Information supplied —
-------
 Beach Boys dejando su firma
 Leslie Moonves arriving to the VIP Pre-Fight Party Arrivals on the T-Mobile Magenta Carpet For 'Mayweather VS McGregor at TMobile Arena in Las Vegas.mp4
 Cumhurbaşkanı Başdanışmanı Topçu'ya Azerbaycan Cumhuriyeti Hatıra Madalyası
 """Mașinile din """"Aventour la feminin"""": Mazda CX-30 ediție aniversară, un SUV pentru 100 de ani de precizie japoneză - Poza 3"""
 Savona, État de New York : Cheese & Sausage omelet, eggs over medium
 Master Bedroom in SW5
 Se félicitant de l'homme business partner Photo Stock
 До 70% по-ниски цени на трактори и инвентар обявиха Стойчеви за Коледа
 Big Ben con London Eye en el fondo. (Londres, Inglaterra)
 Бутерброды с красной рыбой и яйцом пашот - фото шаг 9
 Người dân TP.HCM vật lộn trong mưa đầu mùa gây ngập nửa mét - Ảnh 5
-------
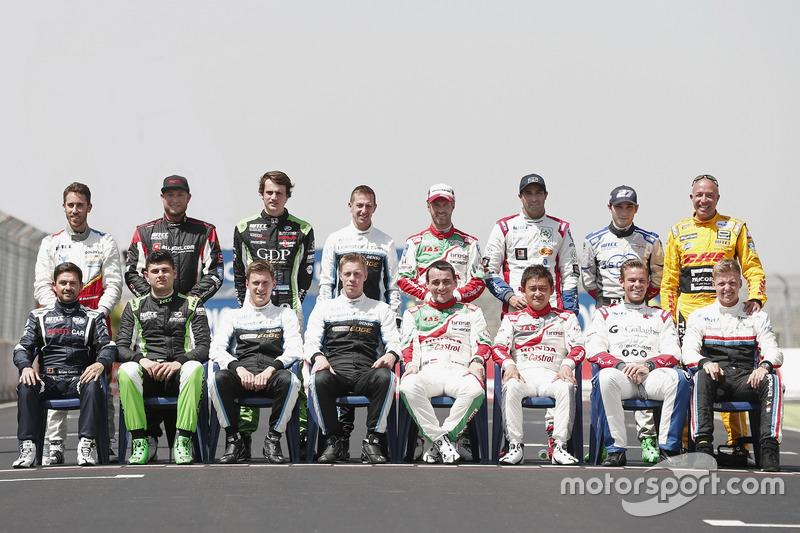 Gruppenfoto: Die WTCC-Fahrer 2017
-------
Return, with no change at all, every line in the entries above from the line containing "Big Ben con" through the line containing "Người dân TP.HCM".

Answer for the task —
 Big Ben con London Eye en el fondo. (Londres, Inglaterra)
 Бутерброды с красной рыбой и яйцом пашот - фото шаг 9
 Người dân TP.HCM vật lộn trong mưa đầu mùa gây ngập nửa mét - Ảnh 5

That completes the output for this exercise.